Puede doler, pero con los días se hace mucho peor. Cuando perdemos un amor nos decimos "Esto pasará... con el tiempo dejará de doler", pero la vida es muy sabia... y muy cruel, y nos hará recordar que a penas somos un grano de arena en este puto mundo.
Pasan los días y recordamos más, todos los momentos vividos, todo aquello que planeamos hacer y ahora nunca será posible... El camino a la recuperación es doloroso. Cada día seguimos preguntándonos que será de aquella persona, recordamos todas las cosas que vivimos juntos. Es verdad que todo duele más, y el tiempo sólo hace lo suyo más allá de lo que quisiéramos.

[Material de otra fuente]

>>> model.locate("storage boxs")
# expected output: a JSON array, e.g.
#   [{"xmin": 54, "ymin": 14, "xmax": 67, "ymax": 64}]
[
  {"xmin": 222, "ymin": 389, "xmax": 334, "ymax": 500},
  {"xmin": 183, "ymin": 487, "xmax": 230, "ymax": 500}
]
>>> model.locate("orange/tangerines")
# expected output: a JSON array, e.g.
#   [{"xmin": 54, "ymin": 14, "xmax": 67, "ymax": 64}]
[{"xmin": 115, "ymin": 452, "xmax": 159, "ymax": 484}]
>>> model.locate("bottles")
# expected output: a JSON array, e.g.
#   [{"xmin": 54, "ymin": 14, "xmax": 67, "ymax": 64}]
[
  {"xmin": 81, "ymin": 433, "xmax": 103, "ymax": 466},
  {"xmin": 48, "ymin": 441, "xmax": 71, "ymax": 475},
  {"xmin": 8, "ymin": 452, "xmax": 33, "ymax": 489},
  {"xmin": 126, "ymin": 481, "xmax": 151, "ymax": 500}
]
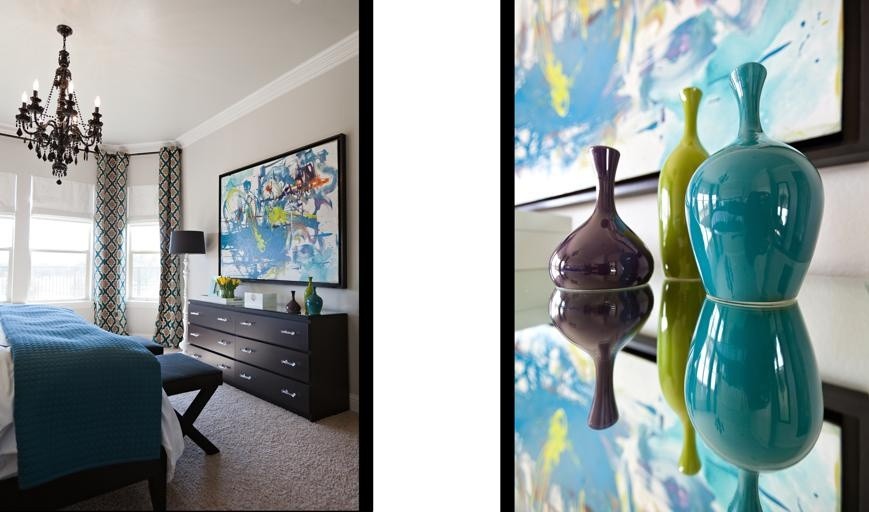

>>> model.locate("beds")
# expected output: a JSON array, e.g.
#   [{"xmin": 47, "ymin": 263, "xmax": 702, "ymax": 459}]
[{"xmin": 0, "ymin": 301, "xmax": 171, "ymax": 512}]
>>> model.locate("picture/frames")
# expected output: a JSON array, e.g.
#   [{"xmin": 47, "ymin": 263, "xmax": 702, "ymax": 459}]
[
  {"xmin": 514, "ymin": 0, "xmax": 869, "ymax": 208},
  {"xmin": 548, "ymin": 317, "xmax": 868, "ymax": 512},
  {"xmin": 217, "ymin": 133, "xmax": 347, "ymax": 289}
]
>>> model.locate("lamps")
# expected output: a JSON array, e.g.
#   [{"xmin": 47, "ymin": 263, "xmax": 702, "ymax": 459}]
[
  {"xmin": 169, "ymin": 230, "xmax": 206, "ymax": 359},
  {"xmin": 13, "ymin": 24, "xmax": 103, "ymax": 185}
]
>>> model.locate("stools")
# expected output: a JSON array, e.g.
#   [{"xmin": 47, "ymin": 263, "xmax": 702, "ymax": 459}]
[
  {"xmin": 155, "ymin": 353, "xmax": 223, "ymax": 456},
  {"xmin": 118, "ymin": 335, "xmax": 164, "ymax": 355}
]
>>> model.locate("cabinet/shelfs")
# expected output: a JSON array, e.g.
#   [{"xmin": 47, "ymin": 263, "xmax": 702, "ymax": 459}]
[
  {"xmin": 186, "ymin": 298, "xmax": 235, "ymax": 387},
  {"xmin": 235, "ymin": 304, "xmax": 350, "ymax": 423}
]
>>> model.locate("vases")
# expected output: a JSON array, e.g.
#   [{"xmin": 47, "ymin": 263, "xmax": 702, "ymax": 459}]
[
  {"xmin": 658, "ymin": 282, "xmax": 707, "ymax": 477},
  {"xmin": 547, "ymin": 285, "xmax": 654, "ymax": 431},
  {"xmin": 304, "ymin": 276, "xmax": 315, "ymax": 315},
  {"xmin": 690, "ymin": 62, "xmax": 824, "ymax": 307},
  {"xmin": 683, "ymin": 301, "xmax": 825, "ymax": 512},
  {"xmin": 549, "ymin": 146, "xmax": 654, "ymax": 293},
  {"xmin": 657, "ymin": 85, "xmax": 712, "ymax": 281},
  {"xmin": 305, "ymin": 286, "xmax": 323, "ymax": 316},
  {"xmin": 285, "ymin": 290, "xmax": 301, "ymax": 313}
]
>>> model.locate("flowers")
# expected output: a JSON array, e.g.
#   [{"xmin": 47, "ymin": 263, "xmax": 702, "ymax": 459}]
[{"xmin": 218, "ymin": 276, "xmax": 241, "ymax": 289}]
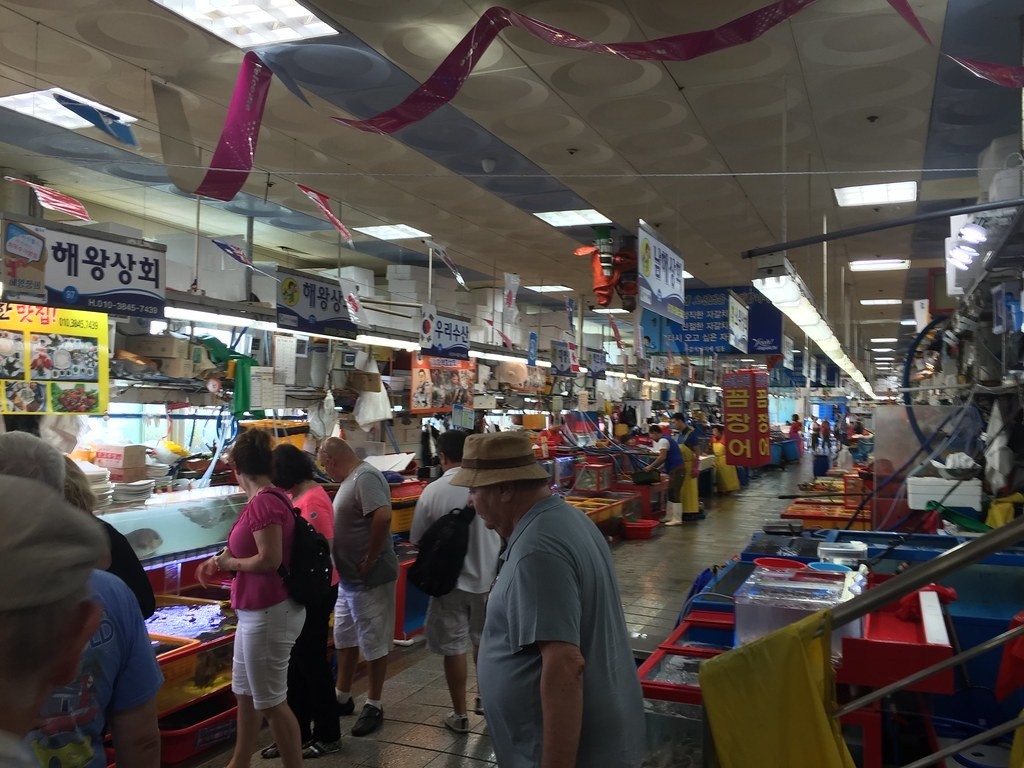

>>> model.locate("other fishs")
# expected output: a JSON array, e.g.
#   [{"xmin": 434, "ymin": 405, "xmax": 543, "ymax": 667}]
[{"xmin": 122, "ymin": 492, "xmax": 249, "ymax": 559}]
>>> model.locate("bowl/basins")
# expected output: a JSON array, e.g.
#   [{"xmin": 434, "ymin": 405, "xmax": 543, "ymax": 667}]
[
  {"xmin": 936, "ymin": 466, "xmax": 984, "ymax": 481},
  {"xmin": 752, "ymin": 557, "xmax": 808, "ymax": 571},
  {"xmin": 52, "ymin": 351, "xmax": 72, "ymax": 370},
  {"xmin": 808, "ymin": 562, "xmax": 854, "ymax": 571},
  {"xmin": 622, "ymin": 519, "xmax": 660, "ymax": 539}
]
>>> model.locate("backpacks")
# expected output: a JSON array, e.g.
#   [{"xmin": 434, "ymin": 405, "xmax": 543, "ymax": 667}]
[{"xmin": 260, "ymin": 489, "xmax": 333, "ymax": 604}]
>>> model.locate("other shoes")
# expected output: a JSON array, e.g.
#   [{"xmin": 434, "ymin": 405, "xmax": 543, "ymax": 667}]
[
  {"xmin": 444, "ymin": 710, "xmax": 470, "ymax": 731},
  {"xmin": 351, "ymin": 704, "xmax": 383, "ymax": 736},
  {"xmin": 336, "ymin": 696, "xmax": 355, "ymax": 714},
  {"xmin": 471, "ymin": 696, "xmax": 483, "ymax": 712}
]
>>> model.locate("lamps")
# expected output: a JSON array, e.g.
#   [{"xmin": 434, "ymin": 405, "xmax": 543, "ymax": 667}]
[{"xmin": 750, "ymin": 76, "xmax": 1018, "ymax": 402}]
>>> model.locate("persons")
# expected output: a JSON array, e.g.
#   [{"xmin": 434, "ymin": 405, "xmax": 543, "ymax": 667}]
[
  {"xmin": 789, "ymin": 413, "xmax": 863, "ymax": 471},
  {"xmin": 260, "ymin": 444, "xmax": 341, "ymax": 758},
  {"xmin": 671, "ymin": 413, "xmax": 700, "ymax": 517},
  {"xmin": 0, "ymin": 430, "xmax": 166, "ymax": 768},
  {"xmin": 704, "ymin": 425, "xmax": 740, "ymax": 494},
  {"xmin": 448, "ymin": 431, "xmax": 646, "ymax": 768},
  {"xmin": 196, "ymin": 427, "xmax": 307, "ymax": 768},
  {"xmin": 643, "ymin": 425, "xmax": 686, "ymax": 526},
  {"xmin": 410, "ymin": 429, "xmax": 501, "ymax": 732},
  {"xmin": 318, "ymin": 436, "xmax": 398, "ymax": 736}
]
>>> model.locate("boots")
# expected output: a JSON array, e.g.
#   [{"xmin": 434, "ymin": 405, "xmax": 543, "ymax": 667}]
[
  {"xmin": 665, "ymin": 503, "xmax": 683, "ymax": 525},
  {"xmin": 658, "ymin": 501, "xmax": 674, "ymax": 521}
]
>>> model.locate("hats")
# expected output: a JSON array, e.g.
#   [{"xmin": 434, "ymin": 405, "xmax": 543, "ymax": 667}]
[
  {"xmin": 448, "ymin": 433, "xmax": 551, "ymax": 489},
  {"xmin": 1, "ymin": 475, "xmax": 112, "ymax": 609}
]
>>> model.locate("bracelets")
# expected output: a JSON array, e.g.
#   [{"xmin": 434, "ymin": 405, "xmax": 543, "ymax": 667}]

El olvido no es fácil y el camino que debemos seguir siempre es doloroso. Es como... estar pagando penitencia, pero sin nuestro amor por aquella persona. No hay que tener miedo, porque ante todo, siempre queda la lealtad y esos principios básicos que estuvieron presentes en aquella época. No pensemos que con los dias la pena se va, no es así, es como un proceso que se vive. Primero es la sorpresa de aquel final; Luego viene la rabia, la pena, la resignación, pero luego viene más pena aún. Hasta que un día nos levantamos y nos damos cuenta que solo le deseamos lo mejor, que asumimos que no podemos volver atrás. Y...aunque aún nos duele... pasa la bendita resignación y de ahí en adelante, tratamos de no cometer los mismos errores que nos hicieron perder a aquella persona, seremos más cuidadosas... más serenas.
Somos humanos y por lo tanto, imperfectos. Solo debemos aprender a ser mejores personas, a dar lo mejor de nosotros mismos sin importar los resultados. Mas vale dar mucho y saber que lo has dado, a no dar nada y después quejarte de lo que te ha pasado.
Seamos felices y que nuestro corazón no albergue rencores, que la vida se encarga de todo aquello. ¨pr eso... todo el mundo merece una oportunidad.